Extract provided.
::::::::::

The Reformations – A study in Church History

St. Francis is offering a six-week course on “The Reformations.” You will notice that the plural was used – and its use was intentional. Although popularly known as THE Protestant Reformation, in fact there was no single, coherent, or cohesive movement that marked the end of a united Christianity in the West. The reform movement in Germany differed from those in Switzerland, France, England, and the Low Countries. The six-week course will be but a glimpse into the forces and factors that preceded the reforms, as well as those that followed. Come understand the popes, people, persecutions, and potpourri of life in Europe emerging from the Middle Ages into the Renaissance, from monkish manuscripts to the printing press, from “father knows best” to individuals enlivened by the Word of God. Individual weekly course descriptions are below. Come join us! 

Wednesday, May 10th – June 21st
7:00 pm – Br. Juniper Room 

Sign up here


Session 1: May 10th – The March of Folly
With the fall of the Roman Empire in the West, the Church found itself increasingly needed in secular affairs and seduced by them. By the Renaissance period of the 15th century, this had led to the formation of the Papal States, the rise of a courtly Roman Curia comprised mainly of lay nobility, a complex means of funding the increasing “empire” of the Church, a culture of corruption, moral laxity, and an obscuring of the lines between the holy and the secular. By the late 15th-century, the Church was unknowingly on what the historian Barbara Tuchman would famously call “the march of folly.” The march reached its zenith in the last six popes before the Protestant Reformation(s). The folly of the papacy and the Roman Curia, pursuing secular goals at the expense of its spiritual mission, bewilderingly ignored the growing outrage and distrust of common people seeking some assurance of salvation and gave birth to the Reformation(s). How did all this happen? 

Session 2: May 17th – The Augustinian Monk
The calls for clerical and ecclesial reform were not new in 1517 when Martin Luther posted his call for debate on reform in the typical academic manner: post the topics on the chapel doors inviting everyone to hear the remarks. Martin Luther was but the heir of reform flames that were as far-flung as John Wycliffe in England 150-years prior and Jan Huss in the Czech lands 100-years before. By the time Martin Luther began to proclaim his reformed doctrines, parts of Bohemia were already 90% “protestant.” Why did Martin Luther become the spark that set the flame that divided Western Christian unity? 

Session 3: May 24th – The Swiss Reformers
The early Swiss reform under the leadership of men such as Huldrych Zwingli was a very different reform, not only theologically, but also politically. The Swiss Confederation was very different than the German areas that were part of the Holy Roman Empire. Where Martin Luther’s call for open theological debate was the spark in Germany, Zwingli instigated the Swiss spark via “the affair of the sausages.” (1522) With seemingly very different beginnings, how did the Swiss Reform differ from the one in Germany? And what does John Calvin have to do with all of this?

::::::::::

Source excerpt.
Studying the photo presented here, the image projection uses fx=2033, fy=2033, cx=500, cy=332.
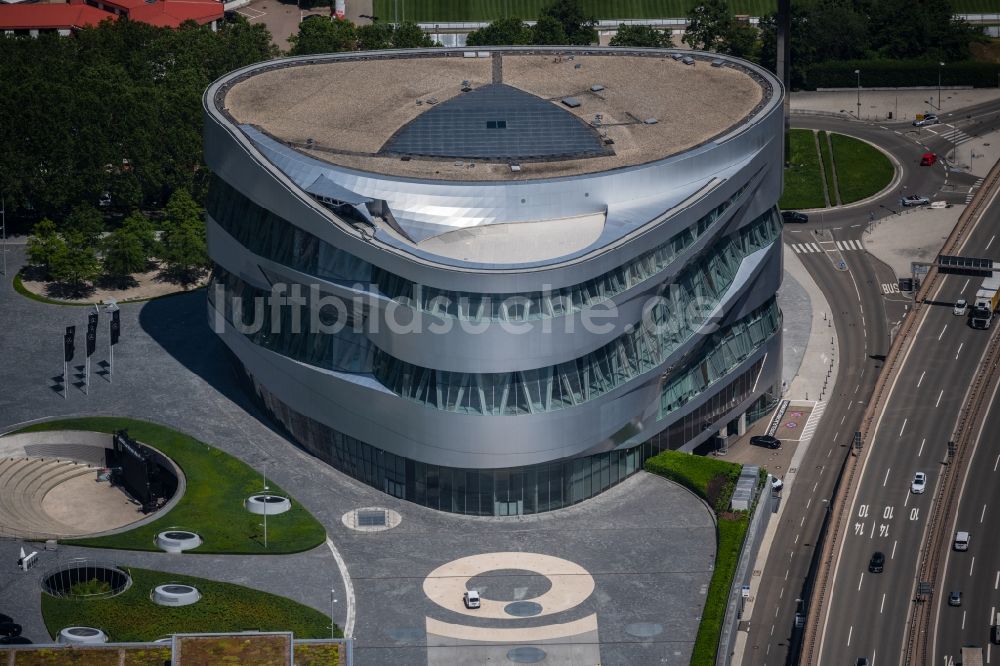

::::::::::

Problem requirements.
Using the course announcement on the Reformations, explain in one to three sentences why the course title is plural.

Full answer.
The plural was used on purpose because no single, coherent, or cohesive movement ended a united Christianity in the West. The reform movement in Germany differed from those in Switzerland, France, England, and the Low Countries.